What you have to do:
Go through the entries below and print, exactly, the lines starting at the one with "like big books" and ending at the one with "Elementary Greek The", keeping both ends and no others.

== Materials provided

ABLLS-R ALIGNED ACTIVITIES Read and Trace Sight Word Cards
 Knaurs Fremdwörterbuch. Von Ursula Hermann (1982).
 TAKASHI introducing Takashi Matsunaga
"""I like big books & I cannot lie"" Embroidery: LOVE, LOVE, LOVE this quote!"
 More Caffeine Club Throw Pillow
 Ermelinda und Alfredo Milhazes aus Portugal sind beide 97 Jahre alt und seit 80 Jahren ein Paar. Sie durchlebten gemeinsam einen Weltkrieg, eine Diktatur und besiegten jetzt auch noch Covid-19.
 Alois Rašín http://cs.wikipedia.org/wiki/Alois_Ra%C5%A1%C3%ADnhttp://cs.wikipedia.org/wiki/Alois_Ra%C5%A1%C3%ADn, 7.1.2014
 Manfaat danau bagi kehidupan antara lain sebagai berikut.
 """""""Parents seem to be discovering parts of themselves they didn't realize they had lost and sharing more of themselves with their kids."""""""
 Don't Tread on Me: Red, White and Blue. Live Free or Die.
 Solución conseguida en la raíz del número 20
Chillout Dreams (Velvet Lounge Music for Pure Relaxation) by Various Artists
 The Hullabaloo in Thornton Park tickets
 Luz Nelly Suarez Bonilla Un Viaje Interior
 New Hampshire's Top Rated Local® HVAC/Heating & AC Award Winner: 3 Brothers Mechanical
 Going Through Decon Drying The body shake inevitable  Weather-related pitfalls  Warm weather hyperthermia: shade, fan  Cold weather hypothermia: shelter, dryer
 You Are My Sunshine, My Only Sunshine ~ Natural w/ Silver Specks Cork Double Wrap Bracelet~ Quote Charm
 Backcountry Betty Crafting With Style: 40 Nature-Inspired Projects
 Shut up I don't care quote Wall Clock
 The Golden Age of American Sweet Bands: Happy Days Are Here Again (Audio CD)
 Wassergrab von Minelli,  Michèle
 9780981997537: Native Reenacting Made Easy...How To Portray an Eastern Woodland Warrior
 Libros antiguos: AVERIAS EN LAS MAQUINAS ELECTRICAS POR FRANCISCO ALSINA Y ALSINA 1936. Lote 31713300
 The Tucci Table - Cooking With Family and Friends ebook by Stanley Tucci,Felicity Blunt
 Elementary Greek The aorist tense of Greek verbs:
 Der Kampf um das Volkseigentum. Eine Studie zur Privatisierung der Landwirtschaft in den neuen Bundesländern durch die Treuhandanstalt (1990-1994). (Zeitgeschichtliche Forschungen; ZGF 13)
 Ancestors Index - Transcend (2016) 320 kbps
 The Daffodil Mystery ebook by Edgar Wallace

====

Result for this task:
"""I like big books & I cannot lie"" Embroidery: LOVE, LOVE, LOVE this quote!"
 More Caffeine Club Throw Pillow
 Ermelinda und Alfredo Milhazes aus Portugal sind beide 97 Jahre alt und seit 80 Jahren ein Paar. Sie durchlebten gemeinsam einen Weltkrieg, eine Diktatur und besiegten jetzt auch noch Covid-19.
 Alois Rašín http://cs.wikipedia.org/wiki/Alois_Ra%C5%A1%C3%ADnhttp://cs.wikipedia.org/wiki/Alois_Ra%C5%A1%C3%ADn, 7.1.2014
 Manfaat danau bagi kehidupan antara lain sebagai berikut.
 """""""Parents seem to be discovering parts of themselves they didn't realize they had lost and sharing more of themselves with their kids."""""""
 Don't Tread on Me: Red, White and Blue. Live Free or Die.
 Solución conseguida en la raíz del número 20
Chillout Dreams (Velvet Lounge Music for Pure Relaxation) by Various Artists
 The Hullabaloo in Thornton Park tickets
 Luz Nelly Suarez Bonilla Un Viaje Interior
 New Hampshire's Top Rated Local® HVAC/Heating & AC Award Winner: 3 Brothers Mechanical
 Going Through Decon Drying The body shake inevitable  Weather-related pitfalls  Warm weather hyperthermia: shade, fan  Cold weather hypothermia: shelter, dryer
 You Are My Sunshine, My Only Sunshine ~ Natural w/ Silver Specks Cork Double Wrap Bracelet~ Quote Charm
 Backcountry Betty Crafting With Style: 40 Nature-Inspired Projects
 Shut up I don't care quote Wall Clock
 The Golden Age of American Sweet Bands: Happy Days Are Here Again (Audio CD)
 Wassergrab von Minelli,  Michèle
 9780981997537: Native Reenacting Made Easy...How To Portray an Eastern Woodland Warrior
 Libros antiguos: AVERIAS EN LAS MAQUINAS ELECTRICAS POR FRANCISCO ALSINA Y ALSINA 1936. Lote 31713300
 The Tucci Table - Cooking With Family and Friends ebook by Stanley Tucci,Felicity Blunt
 Elementary Greek The aorist tense of Greek verbs:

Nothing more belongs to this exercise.